----- Source -----
Re: [GIT PULL] VFIO updates for v6.17-rc1

Jason Gunthorpe <jgg@xxxxxxxxxx> · Tue, 5 Aug 2025 10:55:05 -0300

On Tue, Aug 05, 2025 at 03:33:49PM +0200, David Hildenbrand wrote:

> > David, there is another alternative to prevent this, simple though a
> > bit wasteful, just allocate a bit bigger to ensure the allocation
> > doesn't end on an exact PAGE_SIZE boundary?
> 
> :/ in particular doing that through the memblock in sparse_init_nid(), I am
> not so sure that's a good idea.

It would probably be some work to make larger allocations to avoid
padding :\

> I prefer Linus' proposal and avoids the one nth_page(), unless any other
> approach can help us get rid of more nth_page() usage -- and I don't think
> your proposal could, right?

If the above were solved - so the struct page allocations could be
larger than a section, arguably just the entire range being plugged,
then I think you also solve the nth_page() problem too.

Effectively the nth_page() problem is that we allocate the struct page
arrays on an arbitary section-by-section basis, and then the arch sets
MAX_ORDER so that a folio can cross sections, effectively guaranteeing
to virtually fragment the page *'s inside folios.

Doing a giant vmalloc at the start so you could also cheaply add some
padding would effectively also prevent the nth_page problem as we can
reasonably say that no folio should extend past an entire memory
region.
-----
Tasks to carry out:
1. Write out the VFIO mailing-list reply word for word, beginning at "Jason Gunthorpe <jgg@xxxxxxxxxx>" and stopping after "a good idea.".
2. Continue the VFIO mailing-list reply past its final sentence.
The listing that follows comes from a separate source unrelated to the VFIO mailing-list reply.
----- Data shown -----
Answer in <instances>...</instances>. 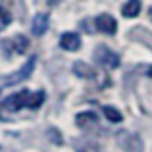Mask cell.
<instances>
[{
    "label": "cell",
    "instance_id": "6da1fadb",
    "mask_svg": "<svg viewBox=\"0 0 152 152\" xmlns=\"http://www.w3.org/2000/svg\"><path fill=\"white\" fill-rule=\"evenodd\" d=\"M42 100H45V93H42V91L31 94V91L23 89V91H19L18 94L8 96L6 100L2 102V106L10 112H18V110H21V108H39L42 104Z\"/></svg>",
    "mask_w": 152,
    "mask_h": 152
},
{
    "label": "cell",
    "instance_id": "7a4b0ae2",
    "mask_svg": "<svg viewBox=\"0 0 152 152\" xmlns=\"http://www.w3.org/2000/svg\"><path fill=\"white\" fill-rule=\"evenodd\" d=\"M35 64H37V56L33 54V56H31V58L21 66V69H18L15 73H12V75H8V77H4V85H6V87H12V85H15V83L27 81V79L33 75V71H35Z\"/></svg>",
    "mask_w": 152,
    "mask_h": 152
},
{
    "label": "cell",
    "instance_id": "3957f363",
    "mask_svg": "<svg viewBox=\"0 0 152 152\" xmlns=\"http://www.w3.org/2000/svg\"><path fill=\"white\" fill-rule=\"evenodd\" d=\"M94 60H96V64H100L104 67H119V56L115 54L112 48H106V46H98L96 50H94Z\"/></svg>",
    "mask_w": 152,
    "mask_h": 152
},
{
    "label": "cell",
    "instance_id": "277c9868",
    "mask_svg": "<svg viewBox=\"0 0 152 152\" xmlns=\"http://www.w3.org/2000/svg\"><path fill=\"white\" fill-rule=\"evenodd\" d=\"M94 25H96V29L104 35H114L115 31H118V21L108 14L98 15V18L94 19Z\"/></svg>",
    "mask_w": 152,
    "mask_h": 152
},
{
    "label": "cell",
    "instance_id": "5b68a950",
    "mask_svg": "<svg viewBox=\"0 0 152 152\" xmlns=\"http://www.w3.org/2000/svg\"><path fill=\"white\" fill-rule=\"evenodd\" d=\"M48 27H50L48 14H37L33 19H31V33H33L35 37H42Z\"/></svg>",
    "mask_w": 152,
    "mask_h": 152
},
{
    "label": "cell",
    "instance_id": "8992f818",
    "mask_svg": "<svg viewBox=\"0 0 152 152\" xmlns=\"http://www.w3.org/2000/svg\"><path fill=\"white\" fill-rule=\"evenodd\" d=\"M60 46L67 52H75L81 48V37L77 33H71V31H66L60 37Z\"/></svg>",
    "mask_w": 152,
    "mask_h": 152
},
{
    "label": "cell",
    "instance_id": "52a82bcc",
    "mask_svg": "<svg viewBox=\"0 0 152 152\" xmlns=\"http://www.w3.org/2000/svg\"><path fill=\"white\" fill-rule=\"evenodd\" d=\"M98 121V115L94 114V112H79L77 115H75V123H77V127H81V129H89V127L96 125Z\"/></svg>",
    "mask_w": 152,
    "mask_h": 152
},
{
    "label": "cell",
    "instance_id": "ba28073f",
    "mask_svg": "<svg viewBox=\"0 0 152 152\" xmlns=\"http://www.w3.org/2000/svg\"><path fill=\"white\" fill-rule=\"evenodd\" d=\"M73 73L77 75V77H83V79H93L94 75H96L93 67L85 62H75L73 64Z\"/></svg>",
    "mask_w": 152,
    "mask_h": 152
},
{
    "label": "cell",
    "instance_id": "9c48e42d",
    "mask_svg": "<svg viewBox=\"0 0 152 152\" xmlns=\"http://www.w3.org/2000/svg\"><path fill=\"white\" fill-rule=\"evenodd\" d=\"M121 14L125 18H137L141 14V0H127L121 6Z\"/></svg>",
    "mask_w": 152,
    "mask_h": 152
},
{
    "label": "cell",
    "instance_id": "30bf717a",
    "mask_svg": "<svg viewBox=\"0 0 152 152\" xmlns=\"http://www.w3.org/2000/svg\"><path fill=\"white\" fill-rule=\"evenodd\" d=\"M12 45H14V50L18 52V54H25L27 48H29V39H27L25 35H15Z\"/></svg>",
    "mask_w": 152,
    "mask_h": 152
},
{
    "label": "cell",
    "instance_id": "8fae6325",
    "mask_svg": "<svg viewBox=\"0 0 152 152\" xmlns=\"http://www.w3.org/2000/svg\"><path fill=\"white\" fill-rule=\"evenodd\" d=\"M104 115H106V119L112 121V123H119L123 119L121 112H119L118 108H114V106H106V108H104Z\"/></svg>",
    "mask_w": 152,
    "mask_h": 152
},
{
    "label": "cell",
    "instance_id": "7c38bea8",
    "mask_svg": "<svg viewBox=\"0 0 152 152\" xmlns=\"http://www.w3.org/2000/svg\"><path fill=\"white\" fill-rule=\"evenodd\" d=\"M46 137H48L50 142H54V145H64V137L56 127H48V129H46Z\"/></svg>",
    "mask_w": 152,
    "mask_h": 152
},
{
    "label": "cell",
    "instance_id": "4fadbf2b",
    "mask_svg": "<svg viewBox=\"0 0 152 152\" xmlns=\"http://www.w3.org/2000/svg\"><path fill=\"white\" fill-rule=\"evenodd\" d=\"M10 23H12V15L8 14L4 8H0V31H4Z\"/></svg>",
    "mask_w": 152,
    "mask_h": 152
},
{
    "label": "cell",
    "instance_id": "5bb4252c",
    "mask_svg": "<svg viewBox=\"0 0 152 152\" xmlns=\"http://www.w3.org/2000/svg\"><path fill=\"white\" fill-rule=\"evenodd\" d=\"M77 152H98V146H96V145L93 146L91 142H87V145H81V146H79Z\"/></svg>",
    "mask_w": 152,
    "mask_h": 152
},
{
    "label": "cell",
    "instance_id": "9a60e30c",
    "mask_svg": "<svg viewBox=\"0 0 152 152\" xmlns=\"http://www.w3.org/2000/svg\"><path fill=\"white\" fill-rule=\"evenodd\" d=\"M150 18H152V8H150Z\"/></svg>",
    "mask_w": 152,
    "mask_h": 152
}]
</instances>
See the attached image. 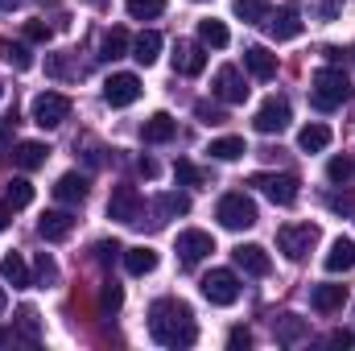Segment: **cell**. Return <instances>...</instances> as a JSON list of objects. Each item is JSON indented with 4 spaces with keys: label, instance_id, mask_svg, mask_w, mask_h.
<instances>
[{
    "label": "cell",
    "instance_id": "obj_1",
    "mask_svg": "<svg viewBox=\"0 0 355 351\" xmlns=\"http://www.w3.org/2000/svg\"><path fill=\"white\" fill-rule=\"evenodd\" d=\"M149 331L162 348H190L198 339V327H194V314L186 302L178 298H157L149 306Z\"/></svg>",
    "mask_w": 355,
    "mask_h": 351
},
{
    "label": "cell",
    "instance_id": "obj_2",
    "mask_svg": "<svg viewBox=\"0 0 355 351\" xmlns=\"http://www.w3.org/2000/svg\"><path fill=\"white\" fill-rule=\"evenodd\" d=\"M347 95H352V83H347V75H343L335 62L310 75V103H314L318 112H335V108H343Z\"/></svg>",
    "mask_w": 355,
    "mask_h": 351
},
{
    "label": "cell",
    "instance_id": "obj_3",
    "mask_svg": "<svg viewBox=\"0 0 355 351\" xmlns=\"http://www.w3.org/2000/svg\"><path fill=\"white\" fill-rule=\"evenodd\" d=\"M215 219H219L227 232H248V228H257V219H261V215H257V203H252L248 194H240V190H236V194H223V198H219Z\"/></svg>",
    "mask_w": 355,
    "mask_h": 351
},
{
    "label": "cell",
    "instance_id": "obj_4",
    "mask_svg": "<svg viewBox=\"0 0 355 351\" xmlns=\"http://www.w3.org/2000/svg\"><path fill=\"white\" fill-rule=\"evenodd\" d=\"M318 223H289V228H281L277 232V248L289 257V261H306L310 252H314V244H318Z\"/></svg>",
    "mask_w": 355,
    "mask_h": 351
},
{
    "label": "cell",
    "instance_id": "obj_5",
    "mask_svg": "<svg viewBox=\"0 0 355 351\" xmlns=\"http://www.w3.org/2000/svg\"><path fill=\"white\" fill-rule=\"evenodd\" d=\"M198 289H202V298H207L211 306H236V302H240V277H236L232 268H211V273L198 281Z\"/></svg>",
    "mask_w": 355,
    "mask_h": 351
},
{
    "label": "cell",
    "instance_id": "obj_6",
    "mask_svg": "<svg viewBox=\"0 0 355 351\" xmlns=\"http://www.w3.org/2000/svg\"><path fill=\"white\" fill-rule=\"evenodd\" d=\"M141 215H145L141 190L137 186H116L112 198H107V219H116V223H141Z\"/></svg>",
    "mask_w": 355,
    "mask_h": 351
},
{
    "label": "cell",
    "instance_id": "obj_7",
    "mask_svg": "<svg viewBox=\"0 0 355 351\" xmlns=\"http://www.w3.org/2000/svg\"><path fill=\"white\" fill-rule=\"evenodd\" d=\"M252 128L265 132V137L285 132V128H289V99H285V95H268L265 103L257 108V116H252Z\"/></svg>",
    "mask_w": 355,
    "mask_h": 351
},
{
    "label": "cell",
    "instance_id": "obj_8",
    "mask_svg": "<svg viewBox=\"0 0 355 351\" xmlns=\"http://www.w3.org/2000/svg\"><path fill=\"white\" fill-rule=\"evenodd\" d=\"M67 116H71V99H67V95L42 91V95L33 99V124H37V128H58Z\"/></svg>",
    "mask_w": 355,
    "mask_h": 351
},
{
    "label": "cell",
    "instance_id": "obj_9",
    "mask_svg": "<svg viewBox=\"0 0 355 351\" xmlns=\"http://www.w3.org/2000/svg\"><path fill=\"white\" fill-rule=\"evenodd\" d=\"M248 182L261 186L277 207H293V203H297V190H302V182L293 174H252Z\"/></svg>",
    "mask_w": 355,
    "mask_h": 351
},
{
    "label": "cell",
    "instance_id": "obj_10",
    "mask_svg": "<svg viewBox=\"0 0 355 351\" xmlns=\"http://www.w3.org/2000/svg\"><path fill=\"white\" fill-rule=\"evenodd\" d=\"M265 33L272 42H293L297 33H302V17H297V8L293 4H281L277 12H265Z\"/></svg>",
    "mask_w": 355,
    "mask_h": 351
},
{
    "label": "cell",
    "instance_id": "obj_11",
    "mask_svg": "<svg viewBox=\"0 0 355 351\" xmlns=\"http://www.w3.org/2000/svg\"><path fill=\"white\" fill-rule=\"evenodd\" d=\"M211 91H215L219 103H244L248 99V83H244V75L236 67H219L215 79H211Z\"/></svg>",
    "mask_w": 355,
    "mask_h": 351
},
{
    "label": "cell",
    "instance_id": "obj_12",
    "mask_svg": "<svg viewBox=\"0 0 355 351\" xmlns=\"http://www.w3.org/2000/svg\"><path fill=\"white\" fill-rule=\"evenodd\" d=\"M103 99H107L112 108H128V103H137V99H141V79H137L132 71L107 75V83H103Z\"/></svg>",
    "mask_w": 355,
    "mask_h": 351
},
{
    "label": "cell",
    "instance_id": "obj_13",
    "mask_svg": "<svg viewBox=\"0 0 355 351\" xmlns=\"http://www.w3.org/2000/svg\"><path fill=\"white\" fill-rule=\"evenodd\" d=\"M211 252H215L211 232L190 228V232H182V236H178V257H182V264H198L202 257H211Z\"/></svg>",
    "mask_w": 355,
    "mask_h": 351
},
{
    "label": "cell",
    "instance_id": "obj_14",
    "mask_svg": "<svg viewBox=\"0 0 355 351\" xmlns=\"http://www.w3.org/2000/svg\"><path fill=\"white\" fill-rule=\"evenodd\" d=\"M75 232V215L71 211H46L42 219H37V236L46 240V244H58V240H67Z\"/></svg>",
    "mask_w": 355,
    "mask_h": 351
},
{
    "label": "cell",
    "instance_id": "obj_15",
    "mask_svg": "<svg viewBox=\"0 0 355 351\" xmlns=\"http://www.w3.org/2000/svg\"><path fill=\"white\" fill-rule=\"evenodd\" d=\"M232 261H236V268H244L248 277H268L272 273V261H268V252L261 244H240L232 252Z\"/></svg>",
    "mask_w": 355,
    "mask_h": 351
},
{
    "label": "cell",
    "instance_id": "obj_16",
    "mask_svg": "<svg viewBox=\"0 0 355 351\" xmlns=\"http://www.w3.org/2000/svg\"><path fill=\"white\" fill-rule=\"evenodd\" d=\"M141 137H145V145H166V141L178 137V120L170 112H153V116L141 124Z\"/></svg>",
    "mask_w": 355,
    "mask_h": 351
},
{
    "label": "cell",
    "instance_id": "obj_17",
    "mask_svg": "<svg viewBox=\"0 0 355 351\" xmlns=\"http://www.w3.org/2000/svg\"><path fill=\"white\" fill-rule=\"evenodd\" d=\"M202 67H207L202 46L198 42H178L174 46V71L178 75H202Z\"/></svg>",
    "mask_w": 355,
    "mask_h": 351
},
{
    "label": "cell",
    "instance_id": "obj_18",
    "mask_svg": "<svg viewBox=\"0 0 355 351\" xmlns=\"http://www.w3.org/2000/svg\"><path fill=\"white\" fill-rule=\"evenodd\" d=\"M327 273H352L355 268V240H347V236H339L335 244H331V252H327Z\"/></svg>",
    "mask_w": 355,
    "mask_h": 351
},
{
    "label": "cell",
    "instance_id": "obj_19",
    "mask_svg": "<svg viewBox=\"0 0 355 351\" xmlns=\"http://www.w3.org/2000/svg\"><path fill=\"white\" fill-rule=\"evenodd\" d=\"M244 67H248L257 79H272V75H277V54L265 50V46H248V50H244Z\"/></svg>",
    "mask_w": 355,
    "mask_h": 351
},
{
    "label": "cell",
    "instance_id": "obj_20",
    "mask_svg": "<svg viewBox=\"0 0 355 351\" xmlns=\"http://www.w3.org/2000/svg\"><path fill=\"white\" fill-rule=\"evenodd\" d=\"M54 198H58V203H83V198H87V178L75 174V170L62 174L54 182Z\"/></svg>",
    "mask_w": 355,
    "mask_h": 351
},
{
    "label": "cell",
    "instance_id": "obj_21",
    "mask_svg": "<svg viewBox=\"0 0 355 351\" xmlns=\"http://www.w3.org/2000/svg\"><path fill=\"white\" fill-rule=\"evenodd\" d=\"M46 157H50V149H46L42 141H21V145L12 149V162H17L21 170H42Z\"/></svg>",
    "mask_w": 355,
    "mask_h": 351
},
{
    "label": "cell",
    "instance_id": "obj_22",
    "mask_svg": "<svg viewBox=\"0 0 355 351\" xmlns=\"http://www.w3.org/2000/svg\"><path fill=\"white\" fill-rule=\"evenodd\" d=\"M124 268H128L132 277H145V273H153V268H157V252H153V248H145V244L124 248Z\"/></svg>",
    "mask_w": 355,
    "mask_h": 351
},
{
    "label": "cell",
    "instance_id": "obj_23",
    "mask_svg": "<svg viewBox=\"0 0 355 351\" xmlns=\"http://www.w3.org/2000/svg\"><path fill=\"white\" fill-rule=\"evenodd\" d=\"M157 54H162V33L145 29V33L132 42V58H137L141 67H153V62H157Z\"/></svg>",
    "mask_w": 355,
    "mask_h": 351
},
{
    "label": "cell",
    "instance_id": "obj_24",
    "mask_svg": "<svg viewBox=\"0 0 355 351\" xmlns=\"http://www.w3.org/2000/svg\"><path fill=\"white\" fill-rule=\"evenodd\" d=\"M343 302H347L343 285H318L314 289V310L318 314H335V310H343Z\"/></svg>",
    "mask_w": 355,
    "mask_h": 351
},
{
    "label": "cell",
    "instance_id": "obj_25",
    "mask_svg": "<svg viewBox=\"0 0 355 351\" xmlns=\"http://www.w3.org/2000/svg\"><path fill=\"white\" fill-rule=\"evenodd\" d=\"M302 339H310V327H306L297 314H285V318H277V343L293 348V343H302Z\"/></svg>",
    "mask_w": 355,
    "mask_h": 351
},
{
    "label": "cell",
    "instance_id": "obj_26",
    "mask_svg": "<svg viewBox=\"0 0 355 351\" xmlns=\"http://www.w3.org/2000/svg\"><path fill=\"white\" fill-rule=\"evenodd\" d=\"M0 277H4V281H8L12 289H25V285L33 281V277H29V264L21 261L17 252H8V257H0Z\"/></svg>",
    "mask_w": 355,
    "mask_h": 351
},
{
    "label": "cell",
    "instance_id": "obj_27",
    "mask_svg": "<svg viewBox=\"0 0 355 351\" xmlns=\"http://www.w3.org/2000/svg\"><path fill=\"white\" fill-rule=\"evenodd\" d=\"M198 42H202V46H211V50H223V46L232 42V33H227V25H223V21L207 17V21H198Z\"/></svg>",
    "mask_w": 355,
    "mask_h": 351
},
{
    "label": "cell",
    "instance_id": "obj_28",
    "mask_svg": "<svg viewBox=\"0 0 355 351\" xmlns=\"http://www.w3.org/2000/svg\"><path fill=\"white\" fill-rule=\"evenodd\" d=\"M128 33L124 29H107L103 37H99V58H107V62H116V58H124L128 54Z\"/></svg>",
    "mask_w": 355,
    "mask_h": 351
},
{
    "label": "cell",
    "instance_id": "obj_29",
    "mask_svg": "<svg viewBox=\"0 0 355 351\" xmlns=\"http://www.w3.org/2000/svg\"><path fill=\"white\" fill-rule=\"evenodd\" d=\"M327 145H331V128L327 124H306L297 132V149H306V153H322Z\"/></svg>",
    "mask_w": 355,
    "mask_h": 351
},
{
    "label": "cell",
    "instance_id": "obj_30",
    "mask_svg": "<svg viewBox=\"0 0 355 351\" xmlns=\"http://www.w3.org/2000/svg\"><path fill=\"white\" fill-rule=\"evenodd\" d=\"M215 162H240L248 149H244V137H219V141H211V149H207Z\"/></svg>",
    "mask_w": 355,
    "mask_h": 351
},
{
    "label": "cell",
    "instance_id": "obj_31",
    "mask_svg": "<svg viewBox=\"0 0 355 351\" xmlns=\"http://www.w3.org/2000/svg\"><path fill=\"white\" fill-rule=\"evenodd\" d=\"M4 203H8L12 211L29 207V203H33V182H29V178H12V182H8V190H4Z\"/></svg>",
    "mask_w": 355,
    "mask_h": 351
},
{
    "label": "cell",
    "instance_id": "obj_32",
    "mask_svg": "<svg viewBox=\"0 0 355 351\" xmlns=\"http://www.w3.org/2000/svg\"><path fill=\"white\" fill-rule=\"evenodd\" d=\"M0 58H4L8 67H17V71H29V67H33L29 50H25V46H17V42H8V37H0Z\"/></svg>",
    "mask_w": 355,
    "mask_h": 351
},
{
    "label": "cell",
    "instance_id": "obj_33",
    "mask_svg": "<svg viewBox=\"0 0 355 351\" xmlns=\"http://www.w3.org/2000/svg\"><path fill=\"white\" fill-rule=\"evenodd\" d=\"M124 8H128L132 21H153V17L166 12V0H124Z\"/></svg>",
    "mask_w": 355,
    "mask_h": 351
},
{
    "label": "cell",
    "instance_id": "obj_34",
    "mask_svg": "<svg viewBox=\"0 0 355 351\" xmlns=\"http://www.w3.org/2000/svg\"><path fill=\"white\" fill-rule=\"evenodd\" d=\"M157 211H162V215H186V211H190V198L178 194V190H170V194L157 198Z\"/></svg>",
    "mask_w": 355,
    "mask_h": 351
},
{
    "label": "cell",
    "instance_id": "obj_35",
    "mask_svg": "<svg viewBox=\"0 0 355 351\" xmlns=\"http://www.w3.org/2000/svg\"><path fill=\"white\" fill-rule=\"evenodd\" d=\"M236 12L244 17V21H252V25H261L268 12V0H236Z\"/></svg>",
    "mask_w": 355,
    "mask_h": 351
},
{
    "label": "cell",
    "instance_id": "obj_36",
    "mask_svg": "<svg viewBox=\"0 0 355 351\" xmlns=\"http://www.w3.org/2000/svg\"><path fill=\"white\" fill-rule=\"evenodd\" d=\"M174 178L182 182V186H202V182H207V174H202L194 162H178V166H174Z\"/></svg>",
    "mask_w": 355,
    "mask_h": 351
},
{
    "label": "cell",
    "instance_id": "obj_37",
    "mask_svg": "<svg viewBox=\"0 0 355 351\" xmlns=\"http://www.w3.org/2000/svg\"><path fill=\"white\" fill-rule=\"evenodd\" d=\"M17 323H21V335L33 343V339H37V310H33V306H21V310H17Z\"/></svg>",
    "mask_w": 355,
    "mask_h": 351
},
{
    "label": "cell",
    "instance_id": "obj_38",
    "mask_svg": "<svg viewBox=\"0 0 355 351\" xmlns=\"http://www.w3.org/2000/svg\"><path fill=\"white\" fill-rule=\"evenodd\" d=\"M327 178H331L335 186H343V182L352 178V157H331V166H327Z\"/></svg>",
    "mask_w": 355,
    "mask_h": 351
},
{
    "label": "cell",
    "instance_id": "obj_39",
    "mask_svg": "<svg viewBox=\"0 0 355 351\" xmlns=\"http://www.w3.org/2000/svg\"><path fill=\"white\" fill-rule=\"evenodd\" d=\"M37 281H46V285H54L58 281V264L50 252H37Z\"/></svg>",
    "mask_w": 355,
    "mask_h": 351
},
{
    "label": "cell",
    "instance_id": "obj_40",
    "mask_svg": "<svg viewBox=\"0 0 355 351\" xmlns=\"http://www.w3.org/2000/svg\"><path fill=\"white\" fill-rule=\"evenodd\" d=\"M194 116H198L202 124H223V120H227L223 108H215V103H194Z\"/></svg>",
    "mask_w": 355,
    "mask_h": 351
},
{
    "label": "cell",
    "instance_id": "obj_41",
    "mask_svg": "<svg viewBox=\"0 0 355 351\" xmlns=\"http://www.w3.org/2000/svg\"><path fill=\"white\" fill-rule=\"evenodd\" d=\"M120 302H124L120 285H103V298H99V306H103L107 314H116V310H120Z\"/></svg>",
    "mask_w": 355,
    "mask_h": 351
},
{
    "label": "cell",
    "instance_id": "obj_42",
    "mask_svg": "<svg viewBox=\"0 0 355 351\" xmlns=\"http://www.w3.org/2000/svg\"><path fill=\"white\" fill-rule=\"evenodd\" d=\"M227 348H232V351L252 348V331H248V327H232V335H227Z\"/></svg>",
    "mask_w": 355,
    "mask_h": 351
},
{
    "label": "cell",
    "instance_id": "obj_43",
    "mask_svg": "<svg viewBox=\"0 0 355 351\" xmlns=\"http://www.w3.org/2000/svg\"><path fill=\"white\" fill-rule=\"evenodd\" d=\"M50 33H54V29H50L46 21H25V37H29V42H50Z\"/></svg>",
    "mask_w": 355,
    "mask_h": 351
},
{
    "label": "cell",
    "instance_id": "obj_44",
    "mask_svg": "<svg viewBox=\"0 0 355 351\" xmlns=\"http://www.w3.org/2000/svg\"><path fill=\"white\" fill-rule=\"evenodd\" d=\"M116 252H124V248H120L116 240H99V244H95V261H99V264L116 261Z\"/></svg>",
    "mask_w": 355,
    "mask_h": 351
},
{
    "label": "cell",
    "instance_id": "obj_45",
    "mask_svg": "<svg viewBox=\"0 0 355 351\" xmlns=\"http://www.w3.org/2000/svg\"><path fill=\"white\" fill-rule=\"evenodd\" d=\"M327 343H331V348H355V331H331Z\"/></svg>",
    "mask_w": 355,
    "mask_h": 351
},
{
    "label": "cell",
    "instance_id": "obj_46",
    "mask_svg": "<svg viewBox=\"0 0 355 351\" xmlns=\"http://www.w3.org/2000/svg\"><path fill=\"white\" fill-rule=\"evenodd\" d=\"M339 4H343V0H322V4H318L322 21H335V17H339Z\"/></svg>",
    "mask_w": 355,
    "mask_h": 351
},
{
    "label": "cell",
    "instance_id": "obj_47",
    "mask_svg": "<svg viewBox=\"0 0 355 351\" xmlns=\"http://www.w3.org/2000/svg\"><path fill=\"white\" fill-rule=\"evenodd\" d=\"M331 211H343V215H347V211H355L352 194H335V198H331Z\"/></svg>",
    "mask_w": 355,
    "mask_h": 351
},
{
    "label": "cell",
    "instance_id": "obj_48",
    "mask_svg": "<svg viewBox=\"0 0 355 351\" xmlns=\"http://www.w3.org/2000/svg\"><path fill=\"white\" fill-rule=\"evenodd\" d=\"M137 174L141 178H157V162H153V157H141V162H137Z\"/></svg>",
    "mask_w": 355,
    "mask_h": 351
},
{
    "label": "cell",
    "instance_id": "obj_49",
    "mask_svg": "<svg viewBox=\"0 0 355 351\" xmlns=\"http://www.w3.org/2000/svg\"><path fill=\"white\" fill-rule=\"evenodd\" d=\"M8 223H12V207H8V203H0V232H4Z\"/></svg>",
    "mask_w": 355,
    "mask_h": 351
},
{
    "label": "cell",
    "instance_id": "obj_50",
    "mask_svg": "<svg viewBox=\"0 0 355 351\" xmlns=\"http://www.w3.org/2000/svg\"><path fill=\"white\" fill-rule=\"evenodd\" d=\"M4 343H17V335H12V331H0V348H4Z\"/></svg>",
    "mask_w": 355,
    "mask_h": 351
},
{
    "label": "cell",
    "instance_id": "obj_51",
    "mask_svg": "<svg viewBox=\"0 0 355 351\" xmlns=\"http://www.w3.org/2000/svg\"><path fill=\"white\" fill-rule=\"evenodd\" d=\"M21 4H25V0H0V8H4V12H8V8H21Z\"/></svg>",
    "mask_w": 355,
    "mask_h": 351
},
{
    "label": "cell",
    "instance_id": "obj_52",
    "mask_svg": "<svg viewBox=\"0 0 355 351\" xmlns=\"http://www.w3.org/2000/svg\"><path fill=\"white\" fill-rule=\"evenodd\" d=\"M8 310V293H4V285H0V314Z\"/></svg>",
    "mask_w": 355,
    "mask_h": 351
},
{
    "label": "cell",
    "instance_id": "obj_53",
    "mask_svg": "<svg viewBox=\"0 0 355 351\" xmlns=\"http://www.w3.org/2000/svg\"><path fill=\"white\" fill-rule=\"evenodd\" d=\"M0 95H4V83H0Z\"/></svg>",
    "mask_w": 355,
    "mask_h": 351
},
{
    "label": "cell",
    "instance_id": "obj_54",
    "mask_svg": "<svg viewBox=\"0 0 355 351\" xmlns=\"http://www.w3.org/2000/svg\"><path fill=\"white\" fill-rule=\"evenodd\" d=\"M198 4H202V0H198Z\"/></svg>",
    "mask_w": 355,
    "mask_h": 351
}]
</instances>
-----
Exercise results:
1.
Jason Gunthorpe <jgg@xxxxxxxxxx> · Tue, 5 Aug 2025 10:55:05 -0300

On Tue, Aug 05, 2025 at 03:33:49PM +0200, David Hildenbrand wrote:

> > David, there is another alternative to prevent this, simple though a
> > bit wasteful, just allocate a bit bigger to ensure the allocation
> > doesn't end on an exact PAGE_SIZE boundary?
> 
> :/ in particular doing that through the memblock in sparse_init_nid(), I am
> not so sure that's a good idea.

2.
Maybe there is some reason we can't do a giant vmalloc on these
systems that also can't do SPARSE_VMMEMAP :\ But perhaps we could get
up to MAX_ORDER at least? Or perhaps we could have those systems
reduce MAX_ORDER?

So, I think they are lightly linked problems.

I suppose this is also a limitation with Linus's suggestion. It
doesn't give the optimal answer for for 1G pages on these older systems:

        for (size_t nr = 1; nr < nr_pages; nr++) {
                if (*pages++ != ++page)
                        break;

Since that will exit every section.

At least for scatterlist like cases the point of this function is just
to speed things up. If it returns short the calling code should still
be directly checking phys_addr contiguity anyhow. Something for the
kdoc I suppose.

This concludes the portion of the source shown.